## What the task requires
From the press release about the sarcoma fundraiser, output everything from "It's a true" down to "on second opinions.", copied word for word.

It's a true volunteer organization. I'm proud to be a part of it.
Los Angeles, Calif. (PRWEB) August 24, 2012
"Six weeks ago, a friend's wife was diagnosed with sarcoma," says Ambrose, who lives in Rolling Hills Estates. "It was quite the life-changing event.
"Things are looking great for her now, but in the first few weeks I put them in contact with SA and they were stoked with the response. They were very happy with the information on second opinions.
Ambrose competes in the Catalina Classic Paddleboard Race for the Ocean of Hope, the Alliance's largest fundraising campaign, board member Suzie Siegel says. Joining him this year will be Joel Pepper, Steve Shikiya, Steve Shlens, Tyler Resh and O2H co-captain Aimee Spector. Fred Sardisco, the other co-captain, and Mike Rogers will help on the beach.
The race is Sunday, and O2H will have food and merchandise under its tents on Manhattan Beach in Los Angeles County until 3-4 p.m. Anyone who wants to help with the set up should come at 8 a.m., Siegel says.
"I went last year, and it was great to talk to other sarcoma survivors and hang out on the beach. It has a real family atmosphere," she says. "Board shaper Joe Bark donates paddleboards each year for our raffle, and they are a work of art."

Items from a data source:
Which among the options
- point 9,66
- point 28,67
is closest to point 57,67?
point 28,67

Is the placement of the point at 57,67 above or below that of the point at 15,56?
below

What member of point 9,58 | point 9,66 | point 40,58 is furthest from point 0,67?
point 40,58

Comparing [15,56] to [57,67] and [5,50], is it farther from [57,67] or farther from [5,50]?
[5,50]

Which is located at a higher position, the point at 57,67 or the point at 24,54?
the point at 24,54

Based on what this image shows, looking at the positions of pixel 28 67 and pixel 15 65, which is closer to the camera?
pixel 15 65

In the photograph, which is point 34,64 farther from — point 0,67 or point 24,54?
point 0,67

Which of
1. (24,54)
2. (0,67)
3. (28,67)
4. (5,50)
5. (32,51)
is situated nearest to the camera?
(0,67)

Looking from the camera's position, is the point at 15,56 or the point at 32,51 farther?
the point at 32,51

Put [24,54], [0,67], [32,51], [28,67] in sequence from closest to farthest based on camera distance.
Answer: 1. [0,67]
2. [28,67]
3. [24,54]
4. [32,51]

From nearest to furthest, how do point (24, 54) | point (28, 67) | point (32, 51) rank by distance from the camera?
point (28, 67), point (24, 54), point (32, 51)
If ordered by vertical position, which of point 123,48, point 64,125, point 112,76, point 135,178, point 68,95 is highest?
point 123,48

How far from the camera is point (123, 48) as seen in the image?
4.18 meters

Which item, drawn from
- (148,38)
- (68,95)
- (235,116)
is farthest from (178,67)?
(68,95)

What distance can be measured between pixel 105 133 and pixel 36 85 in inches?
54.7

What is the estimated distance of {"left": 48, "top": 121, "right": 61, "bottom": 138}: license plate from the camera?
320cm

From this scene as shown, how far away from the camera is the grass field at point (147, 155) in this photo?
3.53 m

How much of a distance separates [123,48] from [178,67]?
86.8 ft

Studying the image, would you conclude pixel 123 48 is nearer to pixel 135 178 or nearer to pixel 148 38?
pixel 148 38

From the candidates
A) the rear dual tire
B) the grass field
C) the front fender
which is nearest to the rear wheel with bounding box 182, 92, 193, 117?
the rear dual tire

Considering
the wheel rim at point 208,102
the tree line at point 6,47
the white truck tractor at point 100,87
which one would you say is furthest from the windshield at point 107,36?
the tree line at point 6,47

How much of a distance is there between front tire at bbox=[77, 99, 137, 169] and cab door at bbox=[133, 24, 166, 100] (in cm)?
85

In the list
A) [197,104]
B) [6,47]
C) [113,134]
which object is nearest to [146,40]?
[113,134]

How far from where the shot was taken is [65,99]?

## Your response
It's a true volunteer organization. I'm proud to be a part of it.
Los Angeles, Calif. (PRWEB) August 24, 2012
"Six weeks ago, a friend's wife was diagnosed with sarcoma," says Ambrose, who lives in Rolling Hills Estates. "It was quite the life-changing event.
"Things are looking great for her now, but in the first few weeks I put them in contact with SA and they were stoked with the response. They were very happy with the information on second opinions.